Guiding LLM-based Smart Contract Generation with Finite State Machine
Hao Luo, Yuhao Lin, Xiao Yan, Xintong Hu, Yuxiang Wang, Qiming Zeng, Hao Wang, Jiawei Jiang
TL;DR
This paper tackles the challenge of generating secure and functional smart contracts with LLMs. It introduces FSM-SCG, a two-stage requirement-to-FSM-to-code workflow that uses an enhanced SmartFSM as an intermediate representation and a feedback loop based on compilation and security checks to iteratively refine output. A large open-source fine-tuning dataset and FPFT-based training enable the LLM to translate user requirements into robust FSMs and then into correct Solidity code. Experimental results across multiple models show substantial improvements in compilation success rates (e.g., up to 95.1%) and reductions in vulnerability risk scores (approximately 68%), demonstrating the practical viability of FSM-guided contract generation.
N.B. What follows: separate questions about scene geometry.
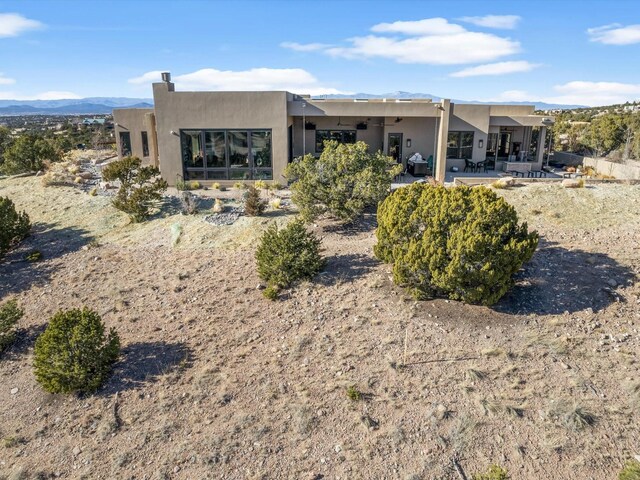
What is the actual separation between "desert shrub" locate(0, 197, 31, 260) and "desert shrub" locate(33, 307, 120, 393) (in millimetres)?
7787

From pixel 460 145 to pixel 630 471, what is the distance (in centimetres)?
1910

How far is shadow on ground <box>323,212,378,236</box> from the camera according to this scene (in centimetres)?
1461

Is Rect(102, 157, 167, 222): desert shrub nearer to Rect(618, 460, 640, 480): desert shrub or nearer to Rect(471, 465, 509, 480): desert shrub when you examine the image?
Rect(471, 465, 509, 480): desert shrub

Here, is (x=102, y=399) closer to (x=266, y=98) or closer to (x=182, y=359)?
(x=182, y=359)

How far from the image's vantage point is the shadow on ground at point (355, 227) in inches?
575

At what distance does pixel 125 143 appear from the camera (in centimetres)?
2758

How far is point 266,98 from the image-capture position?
19.5 m

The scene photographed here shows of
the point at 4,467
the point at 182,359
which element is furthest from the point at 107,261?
the point at 4,467

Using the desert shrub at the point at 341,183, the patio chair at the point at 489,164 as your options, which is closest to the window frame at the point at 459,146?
the patio chair at the point at 489,164

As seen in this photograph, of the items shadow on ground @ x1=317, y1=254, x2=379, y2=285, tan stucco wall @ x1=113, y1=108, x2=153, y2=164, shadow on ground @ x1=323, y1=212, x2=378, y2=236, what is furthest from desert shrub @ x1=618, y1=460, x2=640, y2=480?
tan stucco wall @ x1=113, y1=108, x2=153, y2=164

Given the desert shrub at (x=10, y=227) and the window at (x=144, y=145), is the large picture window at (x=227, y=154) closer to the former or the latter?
the desert shrub at (x=10, y=227)

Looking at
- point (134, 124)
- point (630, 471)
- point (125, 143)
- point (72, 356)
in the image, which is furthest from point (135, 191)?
point (630, 471)

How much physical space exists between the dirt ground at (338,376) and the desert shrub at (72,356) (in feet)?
0.95

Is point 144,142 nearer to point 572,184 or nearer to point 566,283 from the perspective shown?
point 572,184
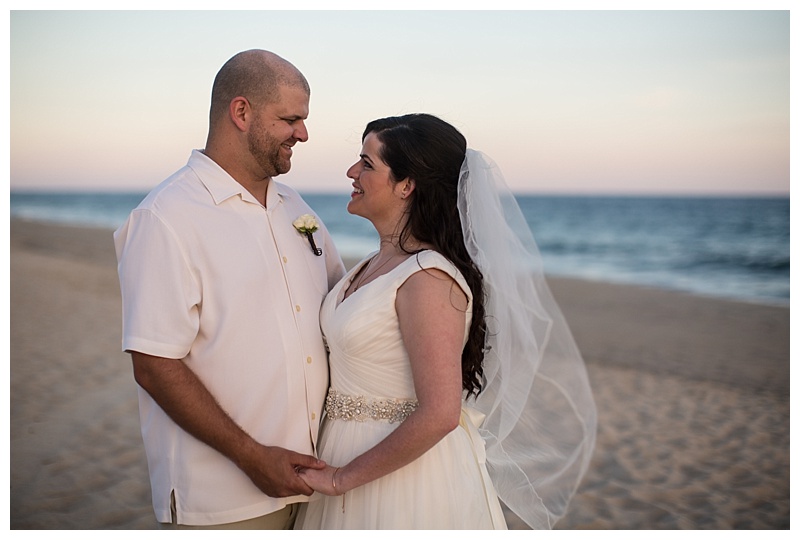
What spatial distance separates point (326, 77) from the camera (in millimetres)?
6359

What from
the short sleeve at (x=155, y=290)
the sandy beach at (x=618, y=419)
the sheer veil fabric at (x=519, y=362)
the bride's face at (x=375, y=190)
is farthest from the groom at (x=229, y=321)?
→ the sandy beach at (x=618, y=419)

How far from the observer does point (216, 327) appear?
252 cm

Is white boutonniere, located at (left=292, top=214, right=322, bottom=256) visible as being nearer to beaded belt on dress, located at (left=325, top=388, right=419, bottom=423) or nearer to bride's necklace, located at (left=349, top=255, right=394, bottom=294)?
bride's necklace, located at (left=349, top=255, right=394, bottom=294)

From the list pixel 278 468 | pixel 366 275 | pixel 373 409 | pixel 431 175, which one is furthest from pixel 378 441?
pixel 431 175

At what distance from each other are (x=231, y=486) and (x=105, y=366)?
6.35m

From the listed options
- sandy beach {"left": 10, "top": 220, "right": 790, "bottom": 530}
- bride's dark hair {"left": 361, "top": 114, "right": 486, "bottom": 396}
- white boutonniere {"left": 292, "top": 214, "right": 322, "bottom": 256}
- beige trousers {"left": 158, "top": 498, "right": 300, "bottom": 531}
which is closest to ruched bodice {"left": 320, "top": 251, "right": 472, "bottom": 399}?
bride's dark hair {"left": 361, "top": 114, "right": 486, "bottom": 396}

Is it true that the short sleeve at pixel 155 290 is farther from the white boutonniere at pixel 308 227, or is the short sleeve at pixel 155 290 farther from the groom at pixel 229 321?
the white boutonniere at pixel 308 227

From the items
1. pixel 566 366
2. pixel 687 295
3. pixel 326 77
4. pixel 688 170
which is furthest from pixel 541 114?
pixel 688 170

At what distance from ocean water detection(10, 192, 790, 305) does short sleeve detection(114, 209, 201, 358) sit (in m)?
15.1

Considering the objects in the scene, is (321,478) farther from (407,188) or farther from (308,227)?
(407,188)

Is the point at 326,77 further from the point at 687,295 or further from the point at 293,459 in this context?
the point at 687,295

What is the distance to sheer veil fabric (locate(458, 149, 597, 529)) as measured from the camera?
2674 millimetres

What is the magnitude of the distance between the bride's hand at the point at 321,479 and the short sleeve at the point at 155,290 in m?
0.60

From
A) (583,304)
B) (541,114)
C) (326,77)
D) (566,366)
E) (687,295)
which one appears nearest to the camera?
(566,366)
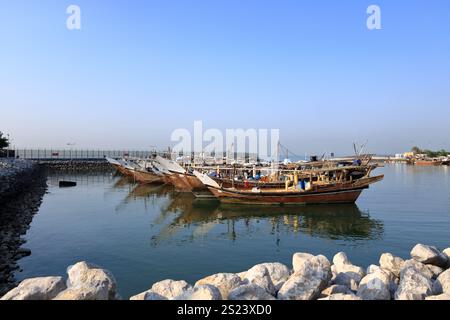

Overall, the framework advances secure, efficient smart contract generation by combining formal modeling, targeted prompting, and iterative quality assurance.
Abstract
Smart contract is a kind of self-executing code based on blockchain technology with a wide range of application scenarios, but the traditional generation method relies on manual coding and expert auditing, which has a high threshold and low efficiency. Although Large Language Models (LLMs) show great potential in programming tasks, they still face challenges in smart contract generation w.r.t. effectiveness and security. To solve these problems, we propose FSM-SCG, a smart contract generation framework based on finite state machine (FSM) and LLMs, which significantly improves the quality of the generated code by abstracting user requirements to generate FSM, guiding LLMs to generate smart contracts, and iteratively optimizing the code with the feedback of compilation and security checks. The experimental results show that FSM-SCG significantly improves the quality of smart contract generation. Compared to the best baseline, FSM-SCG improves the compilation success rate of generated smart contract code by at most 48%, and reduces the average vulnerability risk score by approximately 68%.